As one of 26 hospitals state wide with this level of distinction or higher, and the only military hospital in the state of Georgia with this merit, Winn's history making accomplishment is now capable of taking care of more complex medical trauma related emergencies.
MEDDAC Chief, Emergency Medical Services, Jim Ochoa, said the centers for Disease Control has a standard, which outline four different areas. Physiologic conditions are based off of vital signs. Anatomic conditions, which have to do with injuries that occur to the patient, multiple injuries or certain areas of the body. As well as a third area that's called mechanism of injury, which poses the questions-what caused the accident, or caused the injury? Lastly there is special considerations, which dives into burns and extremes of ages, small children, older folks, folks that have additional medical problems what they relate as comorbidities.
"Those are all of the things that are included on that inclusion criteria to the trauma center," Ochoa said. "If they meet that criteria based off of how they present most of them if their very seriously injured should be going to the level one trauma center in Savannah. However, in some instances these patients are so severely injured they may not survive a 45-50 minute transport to Savannah. And us being here closer, Winn being a designated trauma center they can at least began that process for resuscitation, stabilization, and then moving them to the level one trauma center for further services."
Keynote speaker and former Winn ACH Commander, Maj. Gen. Ronald J. Place, Director, National Capital Region-Atlantic Medical Directorate, Defense Health Agency said as a participant in some of the original planning of the designation, he was proud of the team's ability to accomplish the mission.
"It is not an overstatement to say that in some fashion you are pioneering the future of trauma care here at Fort Stewart," Place said. "American medicine has talked for a long time about the importance of a truly integrated national trauma system that melds the strengths of the military and civilian health systems."
Place lamented on the necessity of the trauma care Winn provides.
"As military medical professionals, that means maintaining the medical readiness of our forces so they are healthy and prepared when the nation calls, and it means being ready ourselves to deploy alongside them and, if necessary, to provide lifesaving care," Place said.
Executive Director of the Georgia Trauma Commission, Dena Abston, said she was proud and thankful to be a part of the event.
"From what we have learned in trauma, all of our trauma education comes from the military field for the most part," Abston said. "That bridges a large gap that we have been needing for so long and I'm just proud that Georgia is going to be leading the pack on this as well."
Doctor (Capt.) John Jennette, U.S. Army Medical Department Activity -- Fort Stewart, Department of Emergency Medicine said the trauma designation provides Winn the opportunity to serve the community with increased services. With readiness as Winn's top priority, Jennette said the team here strives to deliver the best medical care to not only the military beneficiaries, but anyone seen at Winn for emergent care.

········

__Problems to solve__
1 – In the trauma designation article, how long is the transport to Savannah that some severely injured patients may not survive?
2 – Translate this sentence from the trauma designation article into Spanish: "Executive Director of the Georgia Trauma Commission, Dena Abston, said she was proud and thankful to be a part of the event."
3 – Resume the article on Winn's trauma center designation, picking up after its final sentence.
The rows have no connection to the trauma designation article.

__Dataset entries__
········

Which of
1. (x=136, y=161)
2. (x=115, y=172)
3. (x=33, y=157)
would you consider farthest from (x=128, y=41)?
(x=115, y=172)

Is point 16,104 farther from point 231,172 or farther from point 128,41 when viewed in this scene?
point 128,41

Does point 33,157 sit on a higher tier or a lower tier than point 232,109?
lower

········

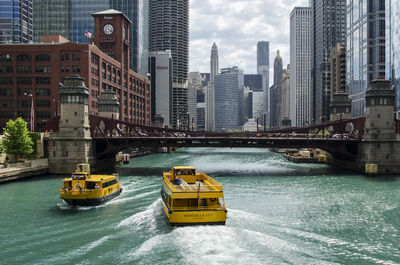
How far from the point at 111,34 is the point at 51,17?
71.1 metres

········

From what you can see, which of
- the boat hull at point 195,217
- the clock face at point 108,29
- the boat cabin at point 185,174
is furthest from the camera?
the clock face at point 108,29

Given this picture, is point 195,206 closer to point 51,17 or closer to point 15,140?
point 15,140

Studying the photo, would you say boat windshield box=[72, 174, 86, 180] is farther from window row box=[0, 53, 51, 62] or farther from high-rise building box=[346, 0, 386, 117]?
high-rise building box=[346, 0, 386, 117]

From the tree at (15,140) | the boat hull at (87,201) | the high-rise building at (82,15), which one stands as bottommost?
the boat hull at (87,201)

········

__Answer section__
1 – 45 to 50 minutes.

2 – La directora ejecutiva de la Comisión de Trauma de Georgia, Dena Abston, dijo que estaba orgullosa y agradecida de formar parte del evento.

3 –
"I think that you really only have to ask anyone whose been through a significant event here to understand that we're really doing a very good job," Jennette said. "We're striving to give everybody the highest level of care that we can. I think that that's a perception that you see at every military facility, and we fight actively to show what a good job we can do and that we don't just meet, but exceed the capability of many other similarly sized hospitals."
For the past two years of his command, MEDDAC -- Fort Stewart, Winn ACH Commander, Col. Christopher Warner, provided a major push for the trauma designation.
"This designation today just continues to solidify our pledge to you, our Soldiers, Families, Soldiers for Life, and our community, that our committed staff will be ready to provide safe, high quality healthcare you can trust in times of emergency," Warner said.
Receiving the designation required countless hours of research, dedication and perseverance to overcome many of the challenges faced during the process. One of the progenitors of making the designation possible was Michele Evans, Winn ACH, Assistant Head Nurse Emergency Department, and Trauma Program Manager.
"We're going to send our doctor's and our nurses and our medics downrange and they are going to do this in a less than hospitable environment with not as many resources as we appreciate here in the United States," Evans said. "So in this instance, this gives them an opportunity to practice this skill in an environment where there's resources and folks to kind of help guide them through that process."
Jennette gives much credit to the dedication Evans provided. He said Evans learned the process and requirements, as well as discussed progress constantly with the Georgia Trauma Commission.
"[She] did all of the legwork for our local protocol, Trauma Operations Committee meetings, and coordinated the site visit from the Georgia Trauma Commission," Jennette said.
Along with the trauma designation, Winn staff is active in the Fort Stewart and the surrounding communities instructing first responders and teachers the Stop-the-Bleed initiative, which is a life-saving skill.
Winn continues to strive to serve as the premier patient centered, highly reliable health readiness platform for Fort Stewart and the surrounding communities.